Exercise goal | Reproduce, word for word, the part of the passage on standby penalty costs that begins with "Looking at the" and continues through "and standby costs.".

Figure 10, Figure 11, Figure 12 and Figure 13 show the results of the upper and lower synchronized standby penalty cost sharing by unit and by time period for Scenario 4 and Scenario 3. The upper standby penalty cost for Scenario 4 is below USD 400 for all time periods, while Scenario 3 is below USD 400 for only a few time periods. Similarly, the lower standby penalty cost for Scenario 4 is almost less than USD 300, while Scenario 3 has 11 periods that are significantly more than USD 300. Therefore, Scenario 4 can significantly save the upward and downward synchronized standby penalty cost, and the penalty cost shows that Scenario 4 makes the standby configuration of each time period relatively average, and the fluctuation amplitude is smoother, which is helpful for the timely adjustment and stable operation of the new power system standby.
Figure 14 and Figure 15 show the results of the shared reward cost by unit and time period for down-synchronized standby for Scenario 4 and Scenario 3. The down-synchronized standby outage reward benefits are better for Scenario 3 than for Scenario 4, with the rewards contributing primarily to units 8, 9, and 10 compared to Scenario 3.
Looking at the overall evaluation results, the reward benefits of Scenario 3 are not sufficient to cover its total up and down synchronization standby penalty costs. Scenario 4 has total post-evaluation standby cost savings of USD 11,009 compared to Scenario 3. The total post-evaluation operating cost savings is USD 10,755. Therefore, Scenario 4 and the proposed standby ancillary services market reward and penalty mechanism effectively guide the new energy sources to bear part of the standby costs and realize the reasonable sharing of energy and standby costs.

3.2.2. Analysis of the Effectiveness of the Evaluation Model of the Lower Limit Standby Auxiliary Service Market Based on Wind Power Forecasts

The system operating costs of the four scenarios based on the lower limit of the wind power forecasts (Circumstance 2) are shown in Table 5.

Record excerpts |
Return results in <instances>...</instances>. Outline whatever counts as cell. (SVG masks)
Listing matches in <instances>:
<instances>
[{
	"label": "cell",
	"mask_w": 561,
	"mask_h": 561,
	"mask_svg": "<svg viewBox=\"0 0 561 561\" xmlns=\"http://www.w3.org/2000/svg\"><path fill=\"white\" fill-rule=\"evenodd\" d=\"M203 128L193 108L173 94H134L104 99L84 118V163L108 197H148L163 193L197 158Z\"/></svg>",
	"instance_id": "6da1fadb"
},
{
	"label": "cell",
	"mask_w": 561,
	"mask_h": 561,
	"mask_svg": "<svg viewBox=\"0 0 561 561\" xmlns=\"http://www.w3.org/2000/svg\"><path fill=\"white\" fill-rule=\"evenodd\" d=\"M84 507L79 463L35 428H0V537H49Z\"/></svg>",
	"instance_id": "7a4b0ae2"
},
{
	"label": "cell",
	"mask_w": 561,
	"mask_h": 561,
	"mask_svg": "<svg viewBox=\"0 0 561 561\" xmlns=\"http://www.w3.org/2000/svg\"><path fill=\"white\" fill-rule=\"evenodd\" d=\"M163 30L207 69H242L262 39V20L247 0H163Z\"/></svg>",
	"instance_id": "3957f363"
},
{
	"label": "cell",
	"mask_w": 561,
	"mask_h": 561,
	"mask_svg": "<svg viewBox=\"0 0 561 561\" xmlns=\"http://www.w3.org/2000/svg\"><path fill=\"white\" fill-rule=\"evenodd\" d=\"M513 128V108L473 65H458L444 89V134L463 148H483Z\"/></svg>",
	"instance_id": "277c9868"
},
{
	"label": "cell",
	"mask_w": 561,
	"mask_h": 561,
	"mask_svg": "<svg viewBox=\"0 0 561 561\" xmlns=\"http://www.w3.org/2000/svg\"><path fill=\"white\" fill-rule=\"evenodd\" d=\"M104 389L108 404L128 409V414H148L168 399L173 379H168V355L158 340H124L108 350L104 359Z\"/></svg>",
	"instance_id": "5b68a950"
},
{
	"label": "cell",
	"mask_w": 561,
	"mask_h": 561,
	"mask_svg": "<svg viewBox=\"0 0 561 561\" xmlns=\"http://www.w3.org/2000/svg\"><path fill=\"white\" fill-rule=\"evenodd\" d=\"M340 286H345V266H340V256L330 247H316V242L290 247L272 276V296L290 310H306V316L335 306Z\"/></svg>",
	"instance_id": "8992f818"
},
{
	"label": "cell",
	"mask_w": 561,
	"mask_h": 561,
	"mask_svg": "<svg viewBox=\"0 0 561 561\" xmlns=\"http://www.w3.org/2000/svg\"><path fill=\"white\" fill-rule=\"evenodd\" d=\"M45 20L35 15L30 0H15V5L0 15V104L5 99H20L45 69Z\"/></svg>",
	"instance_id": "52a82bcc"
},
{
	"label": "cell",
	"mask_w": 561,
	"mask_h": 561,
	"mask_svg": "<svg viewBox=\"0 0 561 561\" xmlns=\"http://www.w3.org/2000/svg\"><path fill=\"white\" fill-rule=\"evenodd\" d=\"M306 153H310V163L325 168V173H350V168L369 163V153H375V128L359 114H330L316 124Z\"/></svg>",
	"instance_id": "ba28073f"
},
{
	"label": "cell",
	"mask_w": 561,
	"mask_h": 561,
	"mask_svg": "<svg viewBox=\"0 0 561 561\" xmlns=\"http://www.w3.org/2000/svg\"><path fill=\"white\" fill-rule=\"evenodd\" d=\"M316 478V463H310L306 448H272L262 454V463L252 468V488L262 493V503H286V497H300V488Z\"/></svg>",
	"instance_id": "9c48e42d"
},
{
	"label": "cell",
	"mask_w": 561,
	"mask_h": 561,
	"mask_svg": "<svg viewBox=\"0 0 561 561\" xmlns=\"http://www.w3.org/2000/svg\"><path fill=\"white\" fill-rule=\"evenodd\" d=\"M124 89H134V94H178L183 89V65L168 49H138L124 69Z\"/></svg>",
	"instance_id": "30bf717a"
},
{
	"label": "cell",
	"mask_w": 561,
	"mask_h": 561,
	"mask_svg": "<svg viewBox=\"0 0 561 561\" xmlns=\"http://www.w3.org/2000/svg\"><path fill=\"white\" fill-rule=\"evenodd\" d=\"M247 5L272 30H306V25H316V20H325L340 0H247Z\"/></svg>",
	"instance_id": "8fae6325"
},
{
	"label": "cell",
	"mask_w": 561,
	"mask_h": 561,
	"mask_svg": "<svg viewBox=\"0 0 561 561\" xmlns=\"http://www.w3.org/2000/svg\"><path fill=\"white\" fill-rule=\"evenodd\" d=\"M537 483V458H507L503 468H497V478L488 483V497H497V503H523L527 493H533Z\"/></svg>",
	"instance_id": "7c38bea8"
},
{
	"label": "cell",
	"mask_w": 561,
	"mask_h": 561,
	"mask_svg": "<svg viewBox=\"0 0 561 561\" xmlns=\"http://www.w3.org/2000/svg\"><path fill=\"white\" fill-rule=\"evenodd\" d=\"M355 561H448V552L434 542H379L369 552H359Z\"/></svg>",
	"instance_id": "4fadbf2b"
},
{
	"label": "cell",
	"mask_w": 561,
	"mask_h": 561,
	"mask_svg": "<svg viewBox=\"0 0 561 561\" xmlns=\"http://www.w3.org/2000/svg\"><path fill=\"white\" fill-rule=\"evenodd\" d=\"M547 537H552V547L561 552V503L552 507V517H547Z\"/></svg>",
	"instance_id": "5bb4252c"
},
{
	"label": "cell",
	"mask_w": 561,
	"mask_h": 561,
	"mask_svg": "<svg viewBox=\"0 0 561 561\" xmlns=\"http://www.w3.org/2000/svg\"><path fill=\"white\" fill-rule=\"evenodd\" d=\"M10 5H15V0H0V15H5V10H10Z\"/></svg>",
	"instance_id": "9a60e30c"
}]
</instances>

Task result |
Looking at the overall evaluation results, the reward benefits of Scenario 3 are not sufficient to cover its total up and down synchronization standby penalty costs. Scenario 4 has total post-evaluation standby cost savings of USD 11,009 compared to Scenario 3. The total post-evaluation operating cost savings is USD 10,755. Therefore, Scenario 4 and the proposed standby ancillary services market reward and penalty mechanism effectively guide the new energy sources to bear part of the standby costs and realize the reasonable sharing of energy and standby costs.